> Document excerpt:
Its history dates way back to the 1960s and the work of Douglas Engelbart, famous for his Mother Of All Demos presentation of a computer hardware and software system that inspired the PCs and Macs we still use today. Engelbart’s computer lab made up part of ARPANET, the proto-internet founded in 1969, which allowed some basic collaborative messaging between four groups of computer scientists.

During the 70s and 80s, these systems grew slowly in complexity and what they were used for (often for collaborative gaming a world away from what modern teens can do with their games consoles), and the next big step was the US Navy’s COMPASS system in the 90s, which allowed for collaborative working between six users, albeit only on a temporary basis (the work would only be stored for as long as there was still at least one active user online.

As the internet became more and more a part of our daily working lives, new tools like emails and instant messaging services quickly turned into essential methods of communication within and between teams. But while these were useful tools that made a huge difference the way businesses worked (and still work), they weren’t designed to fulfill the kind of collaborative or project management tasks that businesses needed.

And so, collaboration software was born, and we’ll run through some of the leading players in the market in this guide. The rise in the functionality and popularity of this software has led to whole industries (mostly in the tech world) populated by companies whose staff operate in countries scattered all around the globe, working either at home or in shared office spaces. In the past, this simply wouldn’t have been possible.

> Given information:
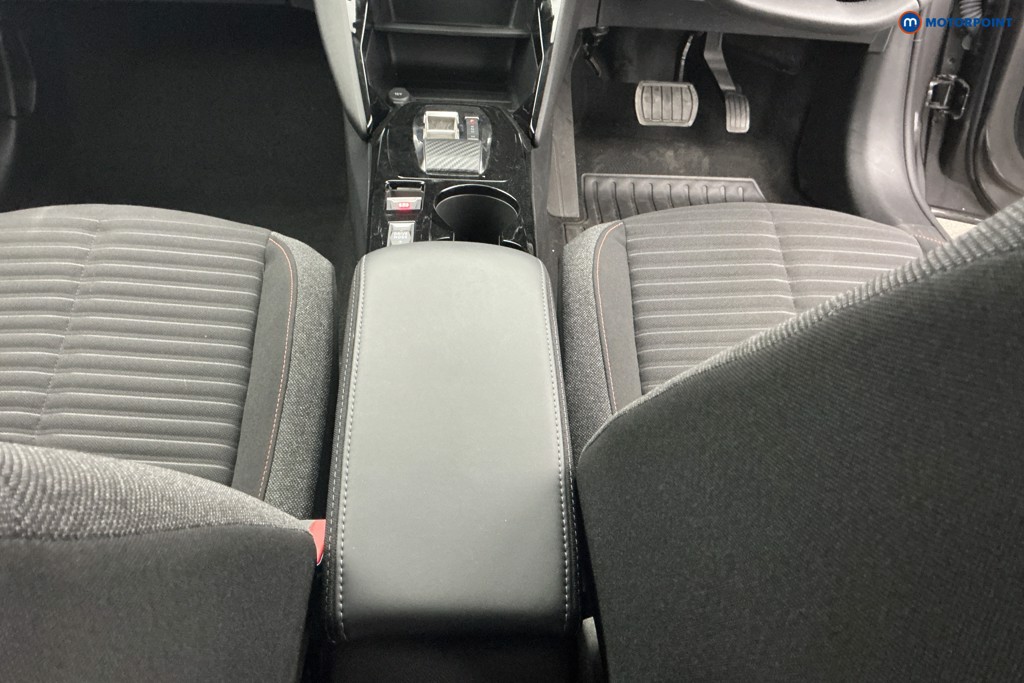 Peugeot 208 Active Premium -Plus Automatic Petrol Hatchback - Stock Number (1655866) - 11th supplementary image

> Tasks for this exercise:
A - In the passage on the history of collaboration software, quote the stretch from "During the 70s" through "that businesses needed." word for word.
B - Answer these questions using the passage on the history of collaboration software:
(i) In what year was ARPANET founded?
(ii) How many users could the US Navy's COMPASS system support working together?
(iii) During the 70s and 80s, what were these systems often used for?

> Your written answers:
A -
During the 70s and 80s, these systems grew slowly in complexity and what they were used for (often for collaborative gaming a world away from what modern teens can do with their games consoles), and the next big step was the US Navy’s COMPASS system in the 90s, which allowed for collaborative working between six users, albeit only on a temporary basis (the work would only be stored for as long as there was still at least one active user online.

As the internet became more and more a part of our daily working lives, new tools like emails and instant messaging services quickly turned into essential methods of communication within and between teams. But while these were useful tools that made a huge difference the way businesses worked (and still work), they weren’t designed to fulfill the kind of collaborative or project management tasks that businesses needed.

B -
(i) 1969
(ii) Six
(iii) Collaborative gaming